Kevin Doyle: Homelessness issue is a threat to Coalition
Published 31/10/2015 | 02:30
Twice a week, Enda Kenny's personal mobile phone pings with a text message telling him how many people slept rough on the streets of the capital the previous night.
Yesterday, the figure was 122, including 21 women. The sender of the unsolicited text doesn't expect or even want a reply, although he sometimes gets one.
On St Patrick's Day (while about to meet Barack Obama in Washington) Mr Kenny became conscious of a lull in the messages and sent one of his own asking for an update.
He got an instant response: "Over 100."
Flashback to December 2013, when Mr Kenny told us of a noble idea whereby nobody would be sleeping rough by the time we gathered to mark the centenary of our ancestors laying down their lives to allow us the right to decide the kind of society that we wanted to live in.
Twelve months later, Mr Kenny found himself spending a night on the streets, helping to feed those who couldn't find shelter from the festive season. It was, in the Taoiseach's own words, a "revelation" for him.
"He got emotionally upset. He nearly got sick," recalls the former Lord Mayor Christy Burke, who led the tour of inner-city doorways.
Jonathan Corrie (43) had died less than 100 metres from the gates of Leinster House and the country was, for a moment in time, outraged. It was seen as a sign that the years of austerity hadn't really ended, as we had been told in the Budget a few weeks earlier.
Now, as we approach December 2015, homelessness remains near the top of the agenda - except this time, it's different.
The 2015 version of the housing crisis isn't just about sleeping bags, hostels and addiction services. There is now a perfect storm, whereby people who never thought they could be affected by a 'poor people' issue are to some extent sharing the pain.
Working class and middle class are in this together - albeit for different reasons.

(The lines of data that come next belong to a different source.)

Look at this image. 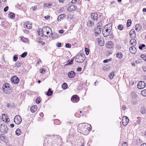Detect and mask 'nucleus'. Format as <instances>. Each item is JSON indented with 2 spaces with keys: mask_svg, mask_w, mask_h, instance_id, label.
I'll use <instances>...</instances> for the list:
<instances>
[{
  "mask_svg": "<svg viewBox=\"0 0 146 146\" xmlns=\"http://www.w3.org/2000/svg\"><path fill=\"white\" fill-rule=\"evenodd\" d=\"M102 32L103 35L105 37H107L109 35L110 39H112L113 38L114 36L111 30L104 28L102 29Z\"/></svg>",
  "mask_w": 146,
  "mask_h": 146,
  "instance_id": "nucleus-1",
  "label": "nucleus"
},
{
  "mask_svg": "<svg viewBox=\"0 0 146 146\" xmlns=\"http://www.w3.org/2000/svg\"><path fill=\"white\" fill-rule=\"evenodd\" d=\"M85 55L84 54H77L76 56L75 61L78 62H82L85 60Z\"/></svg>",
  "mask_w": 146,
  "mask_h": 146,
  "instance_id": "nucleus-2",
  "label": "nucleus"
},
{
  "mask_svg": "<svg viewBox=\"0 0 146 146\" xmlns=\"http://www.w3.org/2000/svg\"><path fill=\"white\" fill-rule=\"evenodd\" d=\"M8 128L5 124H1L0 125V131L1 132L3 133H7Z\"/></svg>",
  "mask_w": 146,
  "mask_h": 146,
  "instance_id": "nucleus-3",
  "label": "nucleus"
},
{
  "mask_svg": "<svg viewBox=\"0 0 146 146\" xmlns=\"http://www.w3.org/2000/svg\"><path fill=\"white\" fill-rule=\"evenodd\" d=\"M2 89L4 92L7 94H9L11 92L10 89L8 84H4L3 86Z\"/></svg>",
  "mask_w": 146,
  "mask_h": 146,
  "instance_id": "nucleus-4",
  "label": "nucleus"
},
{
  "mask_svg": "<svg viewBox=\"0 0 146 146\" xmlns=\"http://www.w3.org/2000/svg\"><path fill=\"white\" fill-rule=\"evenodd\" d=\"M21 121L22 119L20 116L17 115L14 117V121L16 124H20L21 123Z\"/></svg>",
  "mask_w": 146,
  "mask_h": 146,
  "instance_id": "nucleus-5",
  "label": "nucleus"
},
{
  "mask_svg": "<svg viewBox=\"0 0 146 146\" xmlns=\"http://www.w3.org/2000/svg\"><path fill=\"white\" fill-rule=\"evenodd\" d=\"M11 81L12 83L16 84L18 83L19 80L16 76H14L11 78Z\"/></svg>",
  "mask_w": 146,
  "mask_h": 146,
  "instance_id": "nucleus-6",
  "label": "nucleus"
},
{
  "mask_svg": "<svg viewBox=\"0 0 146 146\" xmlns=\"http://www.w3.org/2000/svg\"><path fill=\"white\" fill-rule=\"evenodd\" d=\"M145 86V83L143 81H140L139 82L137 85V87L139 89H143Z\"/></svg>",
  "mask_w": 146,
  "mask_h": 146,
  "instance_id": "nucleus-7",
  "label": "nucleus"
},
{
  "mask_svg": "<svg viewBox=\"0 0 146 146\" xmlns=\"http://www.w3.org/2000/svg\"><path fill=\"white\" fill-rule=\"evenodd\" d=\"M91 19L94 21H97L98 19V15L97 13H93L91 14Z\"/></svg>",
  "mask_w": 146,
  "mask_h": 146,
  "instance_id": "nucleus-8",
  "label": "nucleus"
},
{
  "mask_svg": "<svg viewBox=\"0 0 146 146\" xmlns=\"http://www.w3.org/2000/svg\"><path fill=\"white\" fill-rule=\"evenodd\" d=\"M122 121L123 125L125 126L128 123L129 119L127 116H124L123 117Z\"/></svg>",
  "mask_w": 146,
  "mask_h": 146,
  "instance_id": "nucleus-9",
  "label": "nucleus"
},
{
  "mask_svg": "<svg viewBox=\"0 0 146 146\" xmlns=\"http://www.w3.org/2000/svg\"><path fill=\"white\" fill-rule=\"evenodd\" d=\"M44 29L45 27H43L42 29H39L37 30L38 33L40 36H42L44 35V31H43L44 30Z\"/></svg>",
  "mask_w": 146,
  "mask_h": 146,
  "instance_id": "nucleus-10",
  "label": "nucleus"
},
{
  "mask_svg": "<svg viewBox=\"0 0 146 146\" xmlns=\"http://www.w3.org/2000/svg\"><path fill=\"white\" fill-rule=\"evenodd\" d=\"M94 24V21L92 19H89L87 22V26L88 27H93Z\"/></svg>",
  "mask_w": 146,
  "mask_h": 146,
  "instance_id": "nucleus-11",
  "label": "nucleus"
},
{
  "mask_svg": "<svg viewBox=\"0 0 146 146\" xmlns=\"http://www.w3.org/2000/svg\"><path fill=\"white\" fill-rule=\"evenodd\" d=\"M71 100L74 103H76L79 100V97L77 95H74L71 97Z\"/></svg>",
  "mask_w": 146,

Families who always paid their way, perhaps with a little rent-supplement help from the State, are being booted out by greedy landlords taking advantage of a messed-up market.
Young professionals, once worried about getting on the property ladder, are adjusting their expectations as they move to the suburbs to find cheaper rented accommodation.
And in the background, Kenny's Government is tearing itself apart over how to solve the problem, with an election four months away.
Enter Alan Kelly, the young, energetic deputy leader of the Labour Party with a point to prove.
If nothing else, his refusal to back down over rent certainty has ensured that the issue is front and centre.
The Department of Finance thinks that is an awful idea. Fine Gael sources argue that Kelly has "lost the plot" and needs to compromise with Michael Noonan.
All sides agree supply is the answer but of course that takes time - something this Government no longer has.
Mr Kelly has now staked huge political capital on winning the day, leading to an almighty stalemate that at another point in the political cycle could threaten the entire Coalition.
"He's certainly a pretty blunt kind of guy," Pat Rabbitte said yesterday.
Politicians will tell you that there are no votes in solving the homeless crisis. In fact, Christy Burke says he's "blue in the face telling people that".
But the image of families being turfed out of hotels to make room for the party crowds in the run-up to Christmas will damage the pre-election message of recovery.
Burke recounts just a few of the incidents his volunteers with the Inner City Helping Homeless group have had to deal with in recent weeks.
A woman, her husband and 18 month old baby who is about to undergo two hip operations in the coming weeks living in one room.
A young lady, whose child died from cot death, so upset she fled her B&B after hearing a baby in the next room crying. A woman who called him after finding her 15-year-old with the window chord around his neck.
And in all likelihood, we'll be talking about another death under the Christmas lights in the coming weeks.